** Opening DATA EXTRACTS block **
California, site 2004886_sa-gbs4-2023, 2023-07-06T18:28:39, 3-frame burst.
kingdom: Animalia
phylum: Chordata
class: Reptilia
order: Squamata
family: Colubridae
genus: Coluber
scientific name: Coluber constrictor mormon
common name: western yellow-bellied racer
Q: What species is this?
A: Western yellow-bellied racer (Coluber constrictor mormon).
** Closing DATA EXTRACTS block **
WHAT THIS TASK INVOLVES » All entries must come back exactly as they were written.

YOUR SOLUTION »
California, site 2004886_sa-gbs4-2023, 2023-07-06T18:28:39, 3-frame burst.
kingdom: Animalia
phylum: Chordata
class: Reptilia
order: Squamata
family: Colubridae
genus: Coluber
scientific name: Coluber constrictor mormon
common name: western yellow-bellied racer
Q: What species is this?
A: Western yellow-bellied racer (Coluber constrictor mormon).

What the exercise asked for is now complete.